Minimum access principle

Each integration should have access to exactly what the workflow or agent needs — no more. A workflow that sends Slack notifications does not need read access to Slack messages. An agent that sends Gmail follow-up does not need access to the full inbox.

Review scopes when connecting any integration. If the OAuth or API scope is broader than what the workflow requires, document why — or narrow it.

Rotating credentials and reconnecting

API keys and OAuth tokens expire or are revoked. When an integration fails, the first thing to check is whether the credential is still valid.

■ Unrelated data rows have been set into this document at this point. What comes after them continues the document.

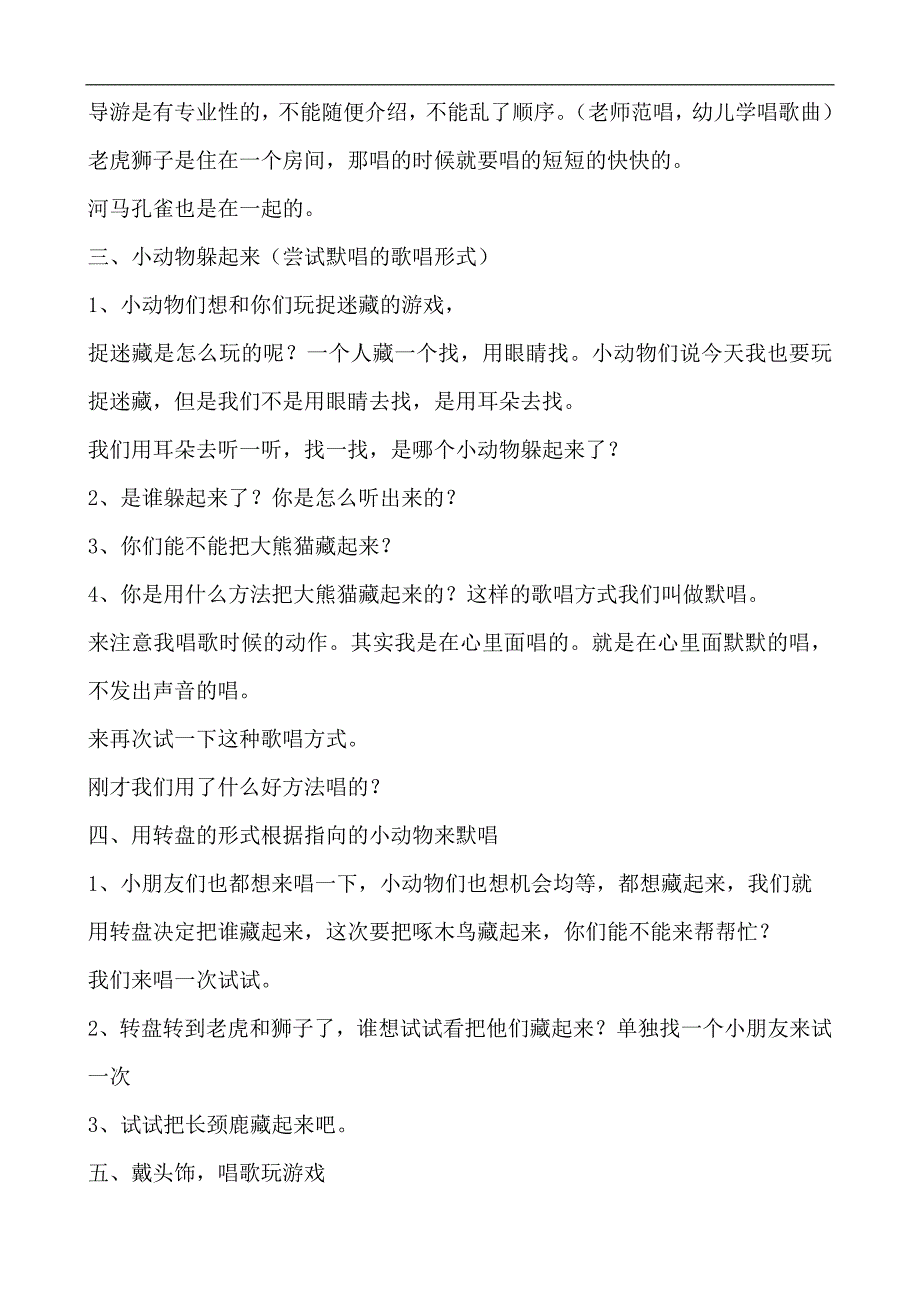 导游是有专业性的，不能随便介绍，不能乱了顺序。（老师范唱，幼儿学唱歌曲）

老虎狮子是住在一个房间，那唱的时候就要唱的短短的快快的。

河马孔雀也是在一起的。

三、小动物躲起来（尝试默唱的歌唱形式）

1、小动物们想和你们玩捉迷藏的游戏，

捉迷藏是怎么玩的呢？一个人藏一个找，用眼睛找。小动物们说今天我也要玩捉迷藏，但是我们不是用眼睛去找，是用耳朵去找。

我们用耳朵去听一听，找一找，是哪个小动物躲起来了？

2、是谁躲起来了？你是怎么听出来的？

3、你们能不能把大熊猫藏起来？

4、你是用什么方法把大熊猫藏起来的？这样的歌唱方式我们叫做默唱。

来注意我唱歌时候的动作。其实我是在心里面唱的。就是在心里面默默的唱，不发出声音的唱。

来再次试一下这种歌唱方式。

刚才我们用了什么好方法唱的？

四、用转盘的形式根据指向的小动物来默唱

1、小朋友们也都想来唱一下，小动物们也想机会均等，都想藏起来，我们就用转盘决定把谁藏起来，这次要把啄木鸟藏起来，你们能不能来帮帮忙？

我们来唱一次试试。

2、转盘转到老虎和狮子了，谁想试试看把他们藏起来？单独找一个小朋友来试一次

3、试试把长颈鹿藏起来吧。

五、戴头饰，唱歌玩游戏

Store API credentials as workspace secrets rather than hardcoded strings in nodes. When a credential needs to be rotated, update the secret in one place and all nodes that use it pick up the new value without editing each workflow.

Auditing as workflows grow

As the workspace grows, integrations accumulate. Review the Integrations panel quarterly: remove integrations that are no longer referenced by any active workflow or agent, update credentials that are approaching expiry, and confirm that active integrations are still scoped appropriately.

An integration audit is also a workflow audit — unused integrations often point to deprecated workflows that should be archived.

Operational playbook

Use Managing integrations as part of the Frontline Studio Integrations operating loop: inspect the current product state, confirm the source context, and decide what should happen next.

The goal is not to memorize screens. The goal is to understand how the product surface supports repeatable work, AI assistance, and accountable handoff.

Best practices

Start with the operational job before changing configuration. Name the owner, define the trigger or source context, and decide how the result should be reviewed.

Prefer narrow, inspectable setups over broad automation. Teammates should be able to explain why the system took an action from the visible product state.

Troubleshooting

If the result does not match expectation, check the source context first, then permissions, connected integrations, required fields, workflow logs, and any AI-generated output used by downstream steps.

When in doubt, compare the latest product state with the related record, activity, or workflow execution so debugging starts from evidence rather than guesswork.

Access and permissions

Before connecting a tool, decide which agent or workflow needs it and what action it will perform. Use the smallest useful permission scope whenever the integration supports it.

Document which workflows depend on the integration so future debugging can trace failures back to a connected account, connector state, or external API response.

FAQs

What does Managing integrations teach?

Manage connected tools so agents and workflows have the right capabilities without unnecessary access.

How should teams use this lesson?

Use it as a product walkthrough: understand the real screen, the product behavior, the operational outcome, and how the area connects with the rest of Frontline.

When should I connect an integration?

Connect an integration when an agent or workflow has a clear need to read context, send a message, update a system, or trigger an external action. Avoid connecting tools without a defined operating path.

How do integrations affect workflow reliability?

Integrations introduce permissions, API responses, rate limits, and failure modes. Use logs, payload mapping, and fallback routing so a failed external action does not become invisible.

Who should manage integration access?

Workspace owners or operators responsible for the workflow should manage access. The person connecting the tool should understand what the workflow can read, write, and trigger.

How do I debug an integration failure?

Check whether the account is connected, the workflow node has the right action, required fields are mapped, credentials are valid, and the external system returned an error.